Nursing care plan pulmonary tuberculosis TB

I. Pathophysiology
a. Bacterial infection by Mycobacterium tuberculosis bacilli
i. Primarily affects the lungs (70% per Centers for Disease
Control and Prevention [CDC], 2004) although it can
invade other body systems
ii. Airborne droplets are inhaled, with the droplet nuclei
deposited within the alveoli of the lung.
b. Primary infection followed by a latent or dormant phase, or
by active disease in some individuals
c. When the immune system weakens, dormant TB organisms
can reactivate and multiply (reactivation TB).

II. Classifications
a. Latent: Body’s immune system has encapsulated the bacteria
into tiny capsules called tubercles, infection not transmissible
to others.
b. Active: Infection is spreading in the body and can be transmitted
to others.

III. Etiology
a. Following exposure, the bacilli may (1) be killed by the
immune system, (2) multiply and cause primary TB,
(3) become dormant and remain asymptomatic, or
(4) proliferate after a latency period (reactivation disease)
(Herchline & Amorosa, 2007).
b. Multidrug-resistant tuberculosis (MDR-TB)
i. Primary: caused by person-to-person transmission of a
drug-resistant organism
ii. Secondary: usually the result of nonadherence to
therapy or inappropriate treatment
iii. On the rise especially in large cities, in those previously
treated with antitubercular drugs, or in those who failed
to follow or complete a drug regimen
iv. Can progress from diagnosis to death in as little as 4 to
6 weeks
c. Risk factors: individuals with weakened immune systems
due to chronic conditions, advanced age, and malnutrition;
higher among persons with HIV infection, the homeless,
drug-addicted, and impoverished populations, as well as
among immigrants from or visitors to countries in which
TB is endemic

IV. Statistics (Centers for Disease Control and Prevention
[CDC], 2005, 2007)
a. Morbidity: In 2005, 14,903 cases of TB were reported in
the United States (down from a peak of 25,287 cases in
1993), with foreign-born individuals accounting for a
steadily increasing proportion (54%) of all reported TB
cases (Herschline, 2007); globally, 9.2 million new cases
reported annually.
b.
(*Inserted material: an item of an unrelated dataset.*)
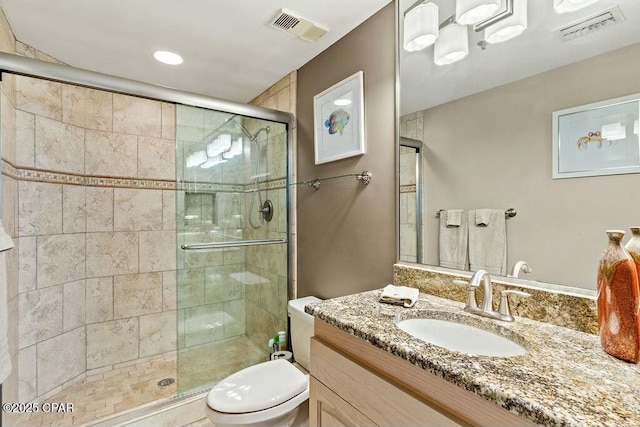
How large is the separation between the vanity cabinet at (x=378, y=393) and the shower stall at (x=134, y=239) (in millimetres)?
1271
Morbidity: Globally, 1.7 million deaths from TB occurred
in 2006, of which 0.2 million deaths were in HIV-positive
individuals (World Health Organization [WHO], 2008).
Care Setting
Most clients are treated in community clinics, but may be
hospitalized for diagnostic evaluation or initiation of therapy,
adverse drug reactions, or severe illness or debilitation.
This plan of care is intended to reflect care of the person
with active (rather than latent) TB, although if latent, when
TB is diagnosed, treatment will be initiated.

Related Concerns
Extended care
Psychosocial aspects of care

Nursing Priorities
1. Achieve and maintain adequate ventilation and oxygenation.
2. Prevent spread of infection.
3. Support behaviors and tasks to maintain health.
4. Promote effective coping strategies.
5. Provide information about disease process, prognosis,
and treatment needs.

Discharge Goals
1. Respiratory function adequate to meet individual need.
2. Complications prevented.
3. Lifestyle and behavior changes adopted to prevent spread
of infection.
4. Disease process, prognosis, and therapeutic regimen understood.
5. Plan in place to meet needs after discharge.